FL: They don’t have to leave work. There are no MUST do I think, but if artists are willing to participate in the kids workshop that would be nice.

CR: Do you help artists in residence sell their work?

FL: No, we don't help artists in residence to sell their work. 

Florence "Moping (around)" performance. 

CR: Are other opportunities available for visiting artists to share their work with the public?

FL: We are definitely leaving this option open, visiting artist can participate in the open studio to share their work with our residents.

CR: How is the creative scene in the city of Shenyang overall?

FL: Compare to Beijing, Shenyang’s art scene is not as lively as it. The finest culture district exist is 1905 Culture District (1905 文化创意园) in Tiexi. It is an old metalworking factory reconstructed into history, culture, art and leisure commercial building. There are art galleries, artist market, also host music/holiday festival sometimes.

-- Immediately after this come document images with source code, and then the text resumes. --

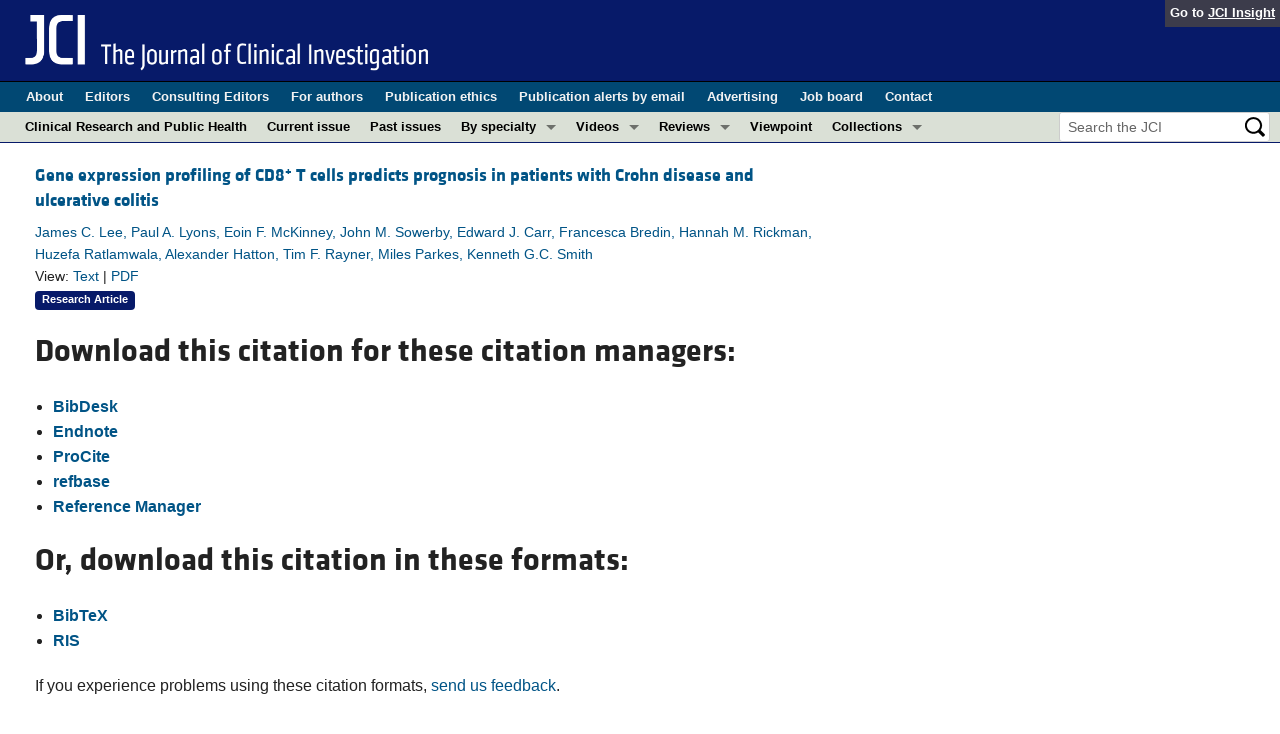

--- FILE ---
content_type: text/html; charset=utf-8
request_url: https://www.google.com/recaptcha/api2/aframe
body_size: 184
content:
<!DOCTYPE HTML><html><head><meta http-equiv="content-type" content="text/html; charset=UTF-8"></head><body><script nonce="Vct2UIpujW7XNFK2Tkln9w">/** Anti-fraud and anti-abuse applications only. See google.com/recaptcha */ try{var clients={'sodar':'https://pagead2.googlesyndication.com/pagead/sodar?'};window.addEventListener("message",function(a){try{if(a.source===window.parent){var b=JSON.parse(a.data);var c=clients[b['id']];if(c){var d=document.createElement('img');d.src=c+b['params']+'&rc='+(localStorage.getItem("rc::a")?sessionStorage.getItem("rc::b"):"");window.document.body.appendChild(d);sessionStorage.setItem("rc::e",parseInt(sessionStorage.getItem("rc::e")||0)+1);localStorage.setItem("rc::h",'1769104164720');}}}catch(b){}});window.parent.postMessage("_grecaptcha_ready", "*");}catch(b){}</script></body></html>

CR: Can you tell us a bit more about the opportunities you provide for residents to meet people in the local creative scene?

FL: We do have a strong connection with the local artists here and also with Lu Xun Academy of Fine Arts. The current exhibition “The Northern Temperature” was co-curated with the Academy and 22 local artists.

CR: What are your future plans or next steps planned for this residency program? 

FL: We are looking forward to the official opening at the Feng-Tain Factory, therefore we could expand the residency territory there, also we are always looking for funding so we are able to send more local artist abroad. 

Ailleurs Arts Museum at night.

CR: Is there anything else you'd like to add about the program, your mission, or the opportunities you provide for artists?

FL: If there is a mission for art, I guess is to make this world a better place. Very cliché but that’s the only mission I could think of. Like our name “Ailleurs” is the French word for “elsewhere”, we all feel life is better somewhere else, and that’s also our goal to make artists and the local feel that way here.

This interview was conducted by Xiaoyao Xu via e-mail for China Residencies in February 2019. All the photos and captions courtesy of Ailleurs Lab.